App-Based Local Delivery Couriers are not Exempt From Arbitration

From JDSupra, Richard Reibstein discusses a recent case in Massachusetts in which the court said that local Postmates’ couriers are not interstate transportation workers and therefore are not exempt from arbitration under the Federal Arbitration Act. Richard writes:

The most publicized legal development in the area of independent contractor law last month involved an opinion issued by a federal appellate court in a gig economy case that generated national attention.  In a decision discussed below, the United States Court of Appeals for the First Circuit held that local couriers who make deliveries to Postmates’ customers of products they pick up from retail stores are not interstate transportation workers.  As a result, the court held that the couriers do not fall into the interstate transportation exemption from arbitration under the Federal Arbitration Act.  In reaching this decision, the First Circuit distinguished the couriers from drivers making last-mile deliveries of products for Amazon, whom the court found to be interstate transportation workers under the federal arbitration law.  While this Postmates decision provides companies involved in local delivery services with additional legal authority when they seek to compel arbitration of a proposed class action, the decision is not nearly as momentous as many commentators have suggested. Why? Because companies can also compel arbitration under state arbitration laws, almost all of which do not contain an exemption for interstate transportation workers.  We pointed that out in a blog post last year involving a case holding that certain ride-sharing drivers were exempt from arbitration under the Federal Arbitration Act but were nonetheless compelled to arbitrate under a state arbitration law. Prudent companies seeking to compel arbitration of proposed class actions based on allegations of independent contractor misclassifications would be also be wise to take the steps we outlined in an earlier blog post where we offered suggestions as to how to draft effective arbitration clauses as part of a process designed to minimize misclassification liability.

In the Courts (3 cases)

POSTMATES COURIERS ARE NOT INTERSTATE TRANSPORTATION WORKERS AND THEREFORE MAY BE COMPELLED TO ARBITRATE THEIR IC MISCLASSIFICATION CLAIMS.  The U.S. Court of Appeals for the First Circuit has concluded that couriers who deliver goods from local restaurants and grocery stores to customers through the Postmates app are not engaged in interstate commerce and are not, therefore, exempted from their arbitration agreements under the interstate transportation exemption in the Federal Arbitration Act.  The couriers sought damages for allegedly unpaid minimum wage, sick leave, and expense reimbursements, claiming they have been misclassified as independent contractors instead of employees under state wage laws. In opposing the company’s motion to compel arbitration, the couriers relied on the Waithaka v. Amazon decision in the First Circuit involving Amazon’s last-mile delivery drivers.  But unlike the couriers in the Amazon case, the First Circuit found the couriers providing services to customers through the Postmates app were not engaged in the interstate transport of goods and therefore were subject to arbitration under the Federal Arbitration Act.
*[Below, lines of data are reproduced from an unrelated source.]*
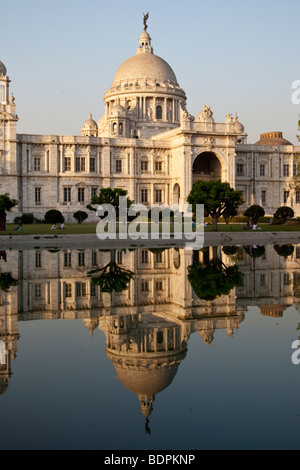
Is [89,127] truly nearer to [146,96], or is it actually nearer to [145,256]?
[146,96]

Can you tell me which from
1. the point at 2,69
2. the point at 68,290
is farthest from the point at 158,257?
A: the point at 2,69

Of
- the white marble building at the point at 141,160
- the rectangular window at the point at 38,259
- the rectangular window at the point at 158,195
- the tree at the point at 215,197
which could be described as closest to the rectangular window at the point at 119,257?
the rectangular window at the point at 38,259

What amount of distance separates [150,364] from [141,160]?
2266 inches

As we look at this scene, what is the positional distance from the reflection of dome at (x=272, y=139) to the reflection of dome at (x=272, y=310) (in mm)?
93958

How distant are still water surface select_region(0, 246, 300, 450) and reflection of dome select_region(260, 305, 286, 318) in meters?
0.10

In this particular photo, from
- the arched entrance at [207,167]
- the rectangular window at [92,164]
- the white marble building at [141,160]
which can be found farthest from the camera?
the arched entrance at [207,167]

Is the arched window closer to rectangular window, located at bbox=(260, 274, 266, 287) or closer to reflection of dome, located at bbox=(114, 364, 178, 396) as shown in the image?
rectangular window, located at bbox=(260, 274, 266, 287)

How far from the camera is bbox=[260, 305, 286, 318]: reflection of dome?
40.9 ft

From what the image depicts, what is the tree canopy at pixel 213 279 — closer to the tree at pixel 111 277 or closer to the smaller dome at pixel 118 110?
the tree at pixel 111 277

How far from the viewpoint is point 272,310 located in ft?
42.2

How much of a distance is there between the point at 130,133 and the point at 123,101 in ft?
20.6

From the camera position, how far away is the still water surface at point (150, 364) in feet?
20.5

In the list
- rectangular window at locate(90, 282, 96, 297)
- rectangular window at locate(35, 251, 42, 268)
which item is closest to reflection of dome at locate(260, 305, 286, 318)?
rectangular window at locate(90, 282, 96, 297)
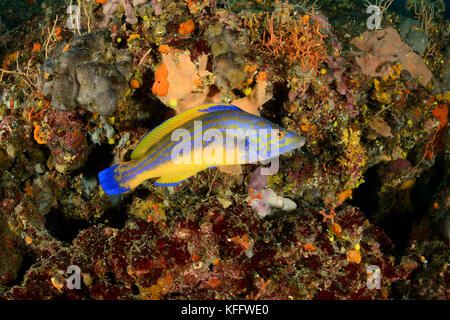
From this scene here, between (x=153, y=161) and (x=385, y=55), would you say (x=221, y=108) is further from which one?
(x=385, y=55)

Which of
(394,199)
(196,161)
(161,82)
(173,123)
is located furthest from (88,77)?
(394,199)

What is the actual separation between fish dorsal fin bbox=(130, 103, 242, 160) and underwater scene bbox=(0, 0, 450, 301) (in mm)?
15

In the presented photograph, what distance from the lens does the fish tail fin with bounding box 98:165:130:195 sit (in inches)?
110

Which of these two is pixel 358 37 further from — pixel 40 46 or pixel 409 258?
pixel 40 46

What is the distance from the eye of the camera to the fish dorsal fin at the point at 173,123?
2469mm

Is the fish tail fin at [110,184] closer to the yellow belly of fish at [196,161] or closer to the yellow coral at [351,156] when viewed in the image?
the yellow belly of fish at [196,161]

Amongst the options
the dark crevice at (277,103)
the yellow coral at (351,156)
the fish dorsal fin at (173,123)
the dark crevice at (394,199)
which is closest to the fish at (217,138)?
the fish dorsal fin at (173,123)

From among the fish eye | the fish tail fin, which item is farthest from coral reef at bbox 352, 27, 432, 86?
the fish tail fin

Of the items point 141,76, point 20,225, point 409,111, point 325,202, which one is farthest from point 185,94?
point 409,111

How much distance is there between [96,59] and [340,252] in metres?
4.32

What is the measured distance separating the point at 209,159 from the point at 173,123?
502 mm

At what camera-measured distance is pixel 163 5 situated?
13.2 feet

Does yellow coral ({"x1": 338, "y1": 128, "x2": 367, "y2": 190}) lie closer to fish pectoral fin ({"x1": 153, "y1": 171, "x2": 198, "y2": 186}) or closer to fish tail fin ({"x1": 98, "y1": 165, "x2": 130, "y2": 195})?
fish pectoral fin ({"x1": 153, "y1": 171, "x2": 198, "y2": 186})

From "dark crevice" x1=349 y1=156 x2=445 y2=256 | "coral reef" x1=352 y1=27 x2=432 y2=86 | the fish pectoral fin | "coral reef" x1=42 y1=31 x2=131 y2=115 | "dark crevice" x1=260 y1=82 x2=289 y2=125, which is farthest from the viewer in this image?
"dark crevice" x1=349 y1=156 x2=445 y2=256
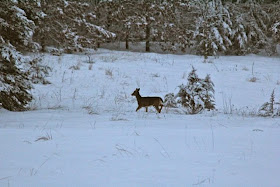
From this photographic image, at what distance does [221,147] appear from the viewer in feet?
12.5

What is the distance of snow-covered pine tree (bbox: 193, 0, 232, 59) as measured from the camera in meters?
22.7

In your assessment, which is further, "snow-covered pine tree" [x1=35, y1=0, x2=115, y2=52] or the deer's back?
"snow-covered pine tree" [x1=35, y1=0, x2=115, y2=52]

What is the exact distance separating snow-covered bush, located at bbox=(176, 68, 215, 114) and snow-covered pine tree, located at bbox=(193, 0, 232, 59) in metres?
14.9

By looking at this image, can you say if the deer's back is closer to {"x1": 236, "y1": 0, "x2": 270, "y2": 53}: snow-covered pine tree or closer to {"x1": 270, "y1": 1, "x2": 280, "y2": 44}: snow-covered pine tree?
{"x1": 270, "y1": 1, "x2": 280, "y2": 44}: snow-covered pine tree

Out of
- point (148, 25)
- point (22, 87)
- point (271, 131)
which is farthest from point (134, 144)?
point (148, 25)

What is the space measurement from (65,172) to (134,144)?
1.12m

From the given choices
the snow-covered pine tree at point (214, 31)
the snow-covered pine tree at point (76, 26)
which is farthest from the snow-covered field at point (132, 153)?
the snow-covered pine tree at point (214, 31)

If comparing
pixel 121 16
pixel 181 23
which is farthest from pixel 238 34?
pixel 121 16

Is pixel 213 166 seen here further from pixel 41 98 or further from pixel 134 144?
pixel 41 98

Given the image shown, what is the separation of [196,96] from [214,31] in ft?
55.1

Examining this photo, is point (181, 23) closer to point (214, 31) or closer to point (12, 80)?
point (214, 31)

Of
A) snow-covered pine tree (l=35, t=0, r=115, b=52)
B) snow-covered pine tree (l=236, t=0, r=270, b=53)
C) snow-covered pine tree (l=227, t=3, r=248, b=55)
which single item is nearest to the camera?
snow-covered pine tree (l=35, t=0, r=115, b=52)

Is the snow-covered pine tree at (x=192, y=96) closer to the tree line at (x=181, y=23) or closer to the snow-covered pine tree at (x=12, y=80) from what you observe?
the snow-covered pine tree at (x=12, y=80)

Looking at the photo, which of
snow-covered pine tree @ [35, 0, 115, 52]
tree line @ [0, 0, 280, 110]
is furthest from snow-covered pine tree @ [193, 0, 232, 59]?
snow-covered pine tree @ [35, 0, 115, 52]
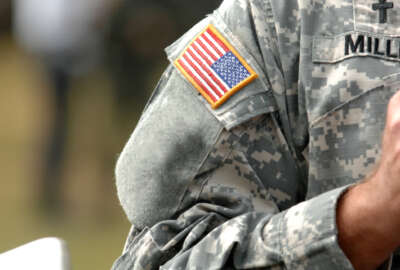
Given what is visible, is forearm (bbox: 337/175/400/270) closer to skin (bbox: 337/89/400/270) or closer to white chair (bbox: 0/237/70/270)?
skin (bbox: 337/89/400/270)

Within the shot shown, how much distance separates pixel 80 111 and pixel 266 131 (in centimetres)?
420

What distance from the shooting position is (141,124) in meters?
1.26

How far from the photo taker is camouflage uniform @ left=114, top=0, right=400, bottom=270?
3.95 feet

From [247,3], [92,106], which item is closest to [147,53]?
[92,106]

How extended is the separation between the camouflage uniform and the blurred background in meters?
2.96

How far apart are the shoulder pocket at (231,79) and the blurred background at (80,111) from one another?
9.74 feet

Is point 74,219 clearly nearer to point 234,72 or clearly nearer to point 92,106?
point 92,106

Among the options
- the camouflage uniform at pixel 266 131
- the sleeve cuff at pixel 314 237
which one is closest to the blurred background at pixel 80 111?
the camouflage uniform at pixel 266 131

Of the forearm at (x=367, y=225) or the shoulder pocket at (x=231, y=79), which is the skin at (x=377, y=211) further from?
the shoulder pocket at (x=231, y=79)

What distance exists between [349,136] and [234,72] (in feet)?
0.53

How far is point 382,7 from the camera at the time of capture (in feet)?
4.04

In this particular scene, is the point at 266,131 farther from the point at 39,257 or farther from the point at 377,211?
the point at 39,257

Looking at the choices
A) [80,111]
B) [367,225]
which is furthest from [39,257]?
[80,111]

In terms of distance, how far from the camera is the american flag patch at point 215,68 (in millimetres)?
1229
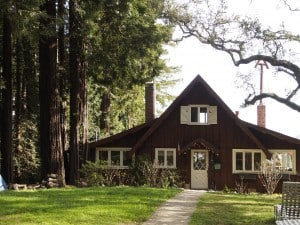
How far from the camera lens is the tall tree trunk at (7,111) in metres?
26.1

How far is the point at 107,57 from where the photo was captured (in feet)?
80.7

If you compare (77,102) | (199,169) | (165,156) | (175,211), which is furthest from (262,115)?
(175,211)

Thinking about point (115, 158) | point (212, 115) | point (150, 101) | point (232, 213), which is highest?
point (150, 101)

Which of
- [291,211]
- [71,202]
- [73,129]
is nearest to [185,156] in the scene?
[73,129]

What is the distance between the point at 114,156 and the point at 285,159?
10080mm

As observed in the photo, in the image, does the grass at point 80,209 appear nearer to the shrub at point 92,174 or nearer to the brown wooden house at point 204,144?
the shrub at point 92,174

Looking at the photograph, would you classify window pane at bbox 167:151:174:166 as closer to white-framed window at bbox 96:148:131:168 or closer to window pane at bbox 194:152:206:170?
window pane at bbox 194:152:206:170

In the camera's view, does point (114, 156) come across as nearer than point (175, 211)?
No

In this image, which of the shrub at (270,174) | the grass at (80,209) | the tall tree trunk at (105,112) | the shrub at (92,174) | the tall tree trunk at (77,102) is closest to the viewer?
the grass at (80,209)

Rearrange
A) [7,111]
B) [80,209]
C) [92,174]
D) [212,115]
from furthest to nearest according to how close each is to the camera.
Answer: [212,115]
[7,111]
[92,174]
[80,209]

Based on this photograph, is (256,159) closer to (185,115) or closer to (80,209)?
(185,115)

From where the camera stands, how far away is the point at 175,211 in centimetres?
1275

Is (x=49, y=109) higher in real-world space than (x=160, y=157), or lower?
higher

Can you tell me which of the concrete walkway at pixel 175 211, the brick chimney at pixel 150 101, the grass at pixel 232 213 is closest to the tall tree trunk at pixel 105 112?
the brick chimney at pixel 150 101
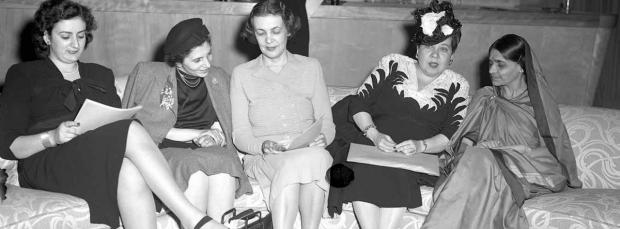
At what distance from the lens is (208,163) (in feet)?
8.57

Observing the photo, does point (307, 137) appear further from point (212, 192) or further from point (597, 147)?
point (597, 147)

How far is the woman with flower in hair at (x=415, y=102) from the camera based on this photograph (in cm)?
293

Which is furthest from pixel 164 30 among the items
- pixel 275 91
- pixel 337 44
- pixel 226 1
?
pixel 275 91

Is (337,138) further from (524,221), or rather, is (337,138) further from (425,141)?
(524,221)

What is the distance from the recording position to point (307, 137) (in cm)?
268

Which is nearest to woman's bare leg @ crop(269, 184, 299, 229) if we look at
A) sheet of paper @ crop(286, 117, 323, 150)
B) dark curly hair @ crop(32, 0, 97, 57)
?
sheet of paper @ crop(286, 117, 323, 150)

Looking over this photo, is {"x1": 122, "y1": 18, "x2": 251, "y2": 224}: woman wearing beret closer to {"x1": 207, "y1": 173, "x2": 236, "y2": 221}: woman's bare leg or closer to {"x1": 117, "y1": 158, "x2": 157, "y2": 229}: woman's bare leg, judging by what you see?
{"x1": 207, "y1": 173, "x2": 236, "y2": 221}: woman's bare leg

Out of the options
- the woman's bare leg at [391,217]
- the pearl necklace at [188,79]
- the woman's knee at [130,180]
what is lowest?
the woman's bare leg at [391,217]

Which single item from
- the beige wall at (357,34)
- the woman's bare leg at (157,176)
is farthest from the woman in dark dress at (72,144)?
the beige wall at (357,34)

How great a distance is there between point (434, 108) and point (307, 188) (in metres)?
0.77

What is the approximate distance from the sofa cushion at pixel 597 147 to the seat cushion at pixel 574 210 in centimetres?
21

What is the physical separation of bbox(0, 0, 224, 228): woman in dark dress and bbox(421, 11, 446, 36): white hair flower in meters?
1.34

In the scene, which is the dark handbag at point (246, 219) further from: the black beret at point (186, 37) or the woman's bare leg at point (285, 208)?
the black beret at point (186, 37)

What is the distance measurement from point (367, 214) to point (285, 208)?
0.35 m
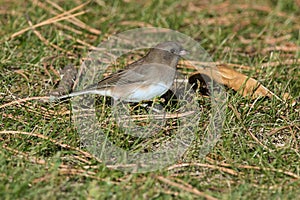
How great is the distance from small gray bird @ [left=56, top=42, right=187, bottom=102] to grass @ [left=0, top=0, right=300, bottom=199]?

The First Circuit found it significant that nearly all Postmates app orders placed in Massachusetts are fulfilled within the state, and the average distance travelled by a courier during a delivery is about 3.7 miles.  In reaching its decision, the First Circuit stated, “the phrase ‘engaged in interstate commerce’ is a term of art that does not encompass the local retail of goods, even if those goods previously have been shipped interstate.” It further noted that although the couriers transport goods, “they do so as part of separate intrastate transactions that are not themselves within interstate commerce.” (Emphasis added.)  The court added:  “That the delivered items may once have travelled across state borders does not alter the equation. The interstate journey terminates when the goods arrive at the local restaurants and retailers to which they are shipped.”  The First Circuit contrasted the facts in Waithaka v. Amazon, stating:  “[U]nlike Postmates, customers bought goods directly from Amazon, which orchestrated the interstate movement of those goods and arranged, as part of the purchase, for their delivery directly to the customer. That local delivery was therefore integral to the interstate movement such that the goods remained within the flow of interstate commerce until arriving at the customer’s doorstep.”  Immediato v. Postmates, Inc., No. 22-1015 (1st Cir. Nov. 29, 2022).